Parameter	Description
`TABLE_NAME`	The Hudi table name.
`RECORDKEY_FIELD_OPT_KEY`	The field used as the record key. Records with the same key are deduplicated or updated based on the operation type.
`PRECOMBINE_FIELD_OPT_KEY`	The field used for pre-combining before a write. When two records share the same key, Hudi keeps the one with the larger value in this field.
`KEYGENERATOR_CLASS_OPT_KEY`	The key generator class. `SimpleKeyGenerator` generates keys from a single partition field.
`PARTITIONPATH_FIELD_OPT_KEY`	The DataFrame field used as the Hudi partition path.
`HIVE_PARTITION_FIELDS_OPT_KEY`	The Hive partition column name for metadata synchronization.
`META_SYNC_ENABLED_OPT_KEY`	Enables Hive metadata synchronization. Required when querying the table with Hive or Presto.
`HIVE_DATABASE_OPT_KEY`	The target Hive database for metadata synchronization.
`HIVE_TABLE_OPT_KEY`	The target Hive table name for metadata synchronization.

Insert data

df.write.format("hudi")
  .options(hudiOptions)
  .option(OPERATION_OPT_KEY,  INSERT_OPERATION_OPT_VAL)
  .option(INSERT_PARALLELISM, "8")
  .option(UPSERT_PARALLELISM, "8")
  .mode(Overwrite)
  .save("/tmp/hudi/h0")

To update existing records instead, replace INSERT_OPERATION_OPT_VAL with UPSERT_OPERATION_OPT_VAL.

Delete data

df.write.format("hudi")
  .options(hudiOptions)
  .option(OPERATION_OPT_KEY,  DELETE_OPERATION_OPT_VAL)
  .option(DELETE_PARALLELISM, "8")
  .mode(Append)
  .save("/tmp/hudi/h0")

The delete operation matches records by the key defined in RECORDKEY_FIELD_OPT_KEY and removes them from the table.

Query data

Hudi is integrated into Spark, Hive, and Presto in EMR. No additional dependencies are needed to run queries.
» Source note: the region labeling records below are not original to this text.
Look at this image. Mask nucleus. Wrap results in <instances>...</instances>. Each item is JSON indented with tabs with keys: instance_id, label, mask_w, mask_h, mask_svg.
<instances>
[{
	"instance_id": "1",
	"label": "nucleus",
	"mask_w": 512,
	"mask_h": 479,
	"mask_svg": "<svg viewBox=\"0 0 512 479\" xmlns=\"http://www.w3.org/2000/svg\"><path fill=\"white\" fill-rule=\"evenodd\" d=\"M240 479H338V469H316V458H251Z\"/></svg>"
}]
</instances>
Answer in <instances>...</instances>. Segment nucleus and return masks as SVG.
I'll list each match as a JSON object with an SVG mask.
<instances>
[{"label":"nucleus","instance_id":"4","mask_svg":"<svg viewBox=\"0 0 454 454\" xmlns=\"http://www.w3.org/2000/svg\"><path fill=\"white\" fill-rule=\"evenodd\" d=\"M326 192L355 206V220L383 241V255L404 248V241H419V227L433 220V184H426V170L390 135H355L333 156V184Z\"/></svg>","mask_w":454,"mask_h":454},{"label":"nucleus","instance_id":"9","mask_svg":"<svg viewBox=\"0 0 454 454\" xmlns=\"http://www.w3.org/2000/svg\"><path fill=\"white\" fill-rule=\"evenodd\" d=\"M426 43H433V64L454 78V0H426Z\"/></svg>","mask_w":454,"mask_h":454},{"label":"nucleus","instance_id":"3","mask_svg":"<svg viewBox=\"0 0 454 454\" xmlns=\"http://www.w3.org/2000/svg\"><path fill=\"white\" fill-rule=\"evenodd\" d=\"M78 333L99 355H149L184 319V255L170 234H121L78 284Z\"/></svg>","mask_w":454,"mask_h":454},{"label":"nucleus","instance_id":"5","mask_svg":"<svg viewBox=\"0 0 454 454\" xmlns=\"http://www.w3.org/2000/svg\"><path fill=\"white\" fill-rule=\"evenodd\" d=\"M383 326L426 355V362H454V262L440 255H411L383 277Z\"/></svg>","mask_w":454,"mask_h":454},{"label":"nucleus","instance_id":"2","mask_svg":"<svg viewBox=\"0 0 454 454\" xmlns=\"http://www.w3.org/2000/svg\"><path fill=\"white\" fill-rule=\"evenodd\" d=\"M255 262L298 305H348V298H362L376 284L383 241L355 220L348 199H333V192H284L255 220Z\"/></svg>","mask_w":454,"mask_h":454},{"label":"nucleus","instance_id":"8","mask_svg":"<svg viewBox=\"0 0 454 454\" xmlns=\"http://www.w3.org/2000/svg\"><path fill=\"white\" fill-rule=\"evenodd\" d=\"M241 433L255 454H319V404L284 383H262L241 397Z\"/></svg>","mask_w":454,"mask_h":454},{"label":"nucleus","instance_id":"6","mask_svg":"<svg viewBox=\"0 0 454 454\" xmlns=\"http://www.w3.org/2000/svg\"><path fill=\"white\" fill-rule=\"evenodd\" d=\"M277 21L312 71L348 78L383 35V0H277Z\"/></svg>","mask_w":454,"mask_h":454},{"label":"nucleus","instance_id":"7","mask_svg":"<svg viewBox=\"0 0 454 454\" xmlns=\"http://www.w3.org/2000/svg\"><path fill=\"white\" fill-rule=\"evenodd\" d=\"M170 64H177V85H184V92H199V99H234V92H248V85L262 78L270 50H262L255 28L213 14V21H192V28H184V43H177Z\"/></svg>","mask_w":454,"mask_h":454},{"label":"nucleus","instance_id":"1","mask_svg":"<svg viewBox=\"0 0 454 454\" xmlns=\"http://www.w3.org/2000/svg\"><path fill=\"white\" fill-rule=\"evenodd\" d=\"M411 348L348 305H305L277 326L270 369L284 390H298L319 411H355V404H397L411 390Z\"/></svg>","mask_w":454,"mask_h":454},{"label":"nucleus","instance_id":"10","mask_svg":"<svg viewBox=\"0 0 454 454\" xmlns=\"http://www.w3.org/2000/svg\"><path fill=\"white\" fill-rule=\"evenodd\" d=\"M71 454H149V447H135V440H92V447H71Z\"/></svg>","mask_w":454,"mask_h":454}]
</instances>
To query a Hudi table with Hive or Presto, enable metadata synchronization at write time by setting META_SYNC_ENABLED_OPT_KEY to "true". See Write data.

Input format behavior

EMR Hudi and open source Hudi handle input formats differently:

Open source Hudi: You must set hive.input.format to org.apache.hudi.hadoop.hive.HoodieCombineHiveInputFormat for both Copy on Write and Merge on Read tables.
EMR Hudi: You do not need to specify an input format for Copy on Write tables. Copy on Write tables automatically adapt to input formats of Hudi.